* [Selected passage]:
^^^^^^^^^^^^^^^^
With sampling now a common feature of the music industry, Aidan Crilly looks back on its rise to popularity.
Over the past few decades, sampling, the act of reusing parts of pre-existing recordings in new music, has become a staple tool for contemporary producers and musicians. While once an obscure, underground and even controversial method of creating music, today it is featured in many chart hits and accepted as the norm.
The first appearance of recorded sounds being used as samples, in the way with which we are familiar today, was in the genre known as musique concrète.
Though often seen as a modern invention, the concept behind sampling has been around for many decades and in multiple genres. From the early twentieth century, jazz artists would routinely pay homage to their peers and influences by borrowing licks and progressions. This happened so often that certain clichés and trends developed: certain melodies and lines even became inside jokes between musicians. This was not seen as stealing another artist’s work, but as an act of respect and acknowledgment.
^^^^^^^^^^^^^^^^
* [Your instructions]:
Using the passage on sampling above, mark each statement yes or no and quote the words that settle it. 1. Jazz musicians who borrowed from their peers were regarded as showing respect. 2. Sampling in its familiar form first appeared in hip-hop. 3. Sampling now shows up in many chart hits.
^^^^^^^^^^^^^^^^
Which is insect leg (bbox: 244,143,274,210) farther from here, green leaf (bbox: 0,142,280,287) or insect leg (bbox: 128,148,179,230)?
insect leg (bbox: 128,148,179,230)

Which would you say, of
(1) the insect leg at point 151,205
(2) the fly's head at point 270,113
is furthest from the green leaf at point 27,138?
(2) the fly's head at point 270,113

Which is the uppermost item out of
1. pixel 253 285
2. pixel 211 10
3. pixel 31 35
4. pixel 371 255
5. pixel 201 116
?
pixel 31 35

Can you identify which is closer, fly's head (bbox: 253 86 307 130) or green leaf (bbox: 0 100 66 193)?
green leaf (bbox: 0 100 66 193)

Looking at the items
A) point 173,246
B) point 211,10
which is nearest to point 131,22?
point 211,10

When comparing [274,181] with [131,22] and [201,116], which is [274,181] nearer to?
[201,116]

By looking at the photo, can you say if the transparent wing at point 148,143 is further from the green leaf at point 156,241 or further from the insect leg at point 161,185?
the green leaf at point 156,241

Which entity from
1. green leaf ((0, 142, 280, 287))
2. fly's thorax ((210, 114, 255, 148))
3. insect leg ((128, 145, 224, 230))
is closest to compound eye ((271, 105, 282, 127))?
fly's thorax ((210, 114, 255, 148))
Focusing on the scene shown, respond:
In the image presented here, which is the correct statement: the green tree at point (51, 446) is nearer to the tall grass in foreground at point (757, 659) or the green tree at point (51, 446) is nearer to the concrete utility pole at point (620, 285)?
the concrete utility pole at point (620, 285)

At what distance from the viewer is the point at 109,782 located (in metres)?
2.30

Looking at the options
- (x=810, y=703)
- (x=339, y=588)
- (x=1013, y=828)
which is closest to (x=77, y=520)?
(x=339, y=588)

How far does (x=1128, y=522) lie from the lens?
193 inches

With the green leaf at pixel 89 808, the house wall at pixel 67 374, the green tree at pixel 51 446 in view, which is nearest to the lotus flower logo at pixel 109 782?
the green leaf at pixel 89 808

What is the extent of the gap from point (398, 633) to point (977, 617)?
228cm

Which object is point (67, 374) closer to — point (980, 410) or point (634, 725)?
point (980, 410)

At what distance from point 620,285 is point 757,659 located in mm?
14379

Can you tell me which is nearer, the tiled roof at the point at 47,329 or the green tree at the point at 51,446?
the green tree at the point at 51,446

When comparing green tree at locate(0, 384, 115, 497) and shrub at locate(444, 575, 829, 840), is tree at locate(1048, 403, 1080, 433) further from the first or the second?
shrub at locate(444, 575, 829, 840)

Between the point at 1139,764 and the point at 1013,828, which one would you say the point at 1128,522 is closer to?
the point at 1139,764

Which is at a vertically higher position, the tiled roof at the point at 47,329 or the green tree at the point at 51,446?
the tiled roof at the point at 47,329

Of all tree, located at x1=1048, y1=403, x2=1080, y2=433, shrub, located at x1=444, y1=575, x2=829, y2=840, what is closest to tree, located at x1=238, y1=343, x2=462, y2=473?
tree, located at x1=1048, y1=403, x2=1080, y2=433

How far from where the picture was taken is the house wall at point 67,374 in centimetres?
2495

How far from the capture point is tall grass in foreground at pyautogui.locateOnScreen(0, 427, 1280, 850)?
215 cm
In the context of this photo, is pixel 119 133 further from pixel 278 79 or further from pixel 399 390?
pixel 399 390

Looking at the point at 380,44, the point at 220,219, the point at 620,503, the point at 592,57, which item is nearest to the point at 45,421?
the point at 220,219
^^^^^^^^^^^^^^^^
* [Correct answer]:
1. Yes: "This was not seen as stealing another artist’s work, but as an act of respect and acknowledgment."
2. No: "The first appearance of recorded sounds being used as samples, in the way with which we are familiar today, was in the genre known as musique concrète."
3. Yes: "today it is featured in many chart hits and accepted as the norm."